> **WHAT THE TASK ASKS**
Pick up the article on Chancellor Huckaby's talk about cutting college costs where it stops and keep writing it.

> **EXTRACT**
.....
Chancellor Hank Huckaby Explains Efforts to Reduce Higher Education Costs
University System of Georgia Chancellor Hank Huckaby told a Wednesday lunchtime meeting of the Gwinnett Chamber of Commerce about efforts the Board of Regents are making to reduce expenses and make higher education more affordable for Georgia students. Huckaby told the audience that at the same time that he became Chancellor in 2011, the state’s colleges and universities were entering a “new normal,” a time when costs needed to be contained, and things had to be done differently. And five years later, he said, the new normal continues today, although some of the circumstances driving it continue to evolve.
The cost of a higher education is a big stumbling block today, Huckaby said, especially for non-traditional students. The Board of Regents does its best to keep tuition modest. And indeed, on a full time student equivalent basis, the cost per student, adjusted for inflation is approximately the same as it was in 1998. Yet the share of money needed from parents and students needed to pay for college continues to rise. While at one time, the 75% of the cost of a post-secondary education was paid for by the state, the state’s share is now below 50%.
According to Chancellor Huckaby, the Board of Regents is trying to control costs by offering more classes online. Five years ago, there were 1,571 courses available online. Now, the number is over 6,200. While in some cases, taking a given course online costs more than taking the same course on campus, there are efforts underway to reduce those costs and make online learning more affordable. Online or on campus, though the cost of textbooks continue to be a great expense for students. USG is working to reduce those costs through a multi-state effort to make materials online at a lower cost than traditional printed books. Huckaby estimates that this effort has saved $17 million across the system to date. Recognizing that fee increases had begun to grow out of hand, the Board of Regents began to “take a red pencil to most of those increases.”
.....
> **RECORDED INFORMATION**
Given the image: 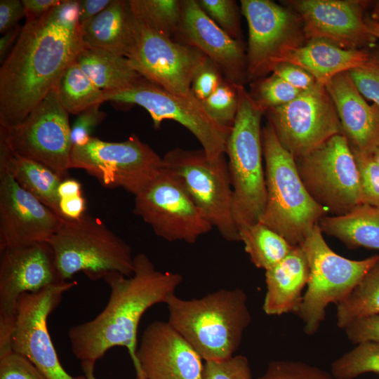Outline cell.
.....
> **RESPONSE**
In an effort to devote a higher percentage of its expenses towards teaching and less towards administration, the Board of Regents has been going through an effort to consolidate the number of colleges and universities in its system, most recently the merger of Georgia State University and Georgia Perimeter College. Currently, the Board of Regents is proceeding with the consolidation of Albany State University and Darton Colloge. Merging schools is more about being able to reduce redundant administrative departments, although it does make for difficult decisions deciding whom to keep and whom to let go.
The cost of higher education was a concern during the 2016 legislative session, where several bills were dropped as warning shots to the Board of Regents over education. With several prominent legislators, including Senate President Pro Tem David Shafer, House Higher Education Committee Chair Carl Rogers, and Senate Higher Education Committee Vice-Chair P.K. Martin in attendance, part of Huckaby’s message might bave been directed to them.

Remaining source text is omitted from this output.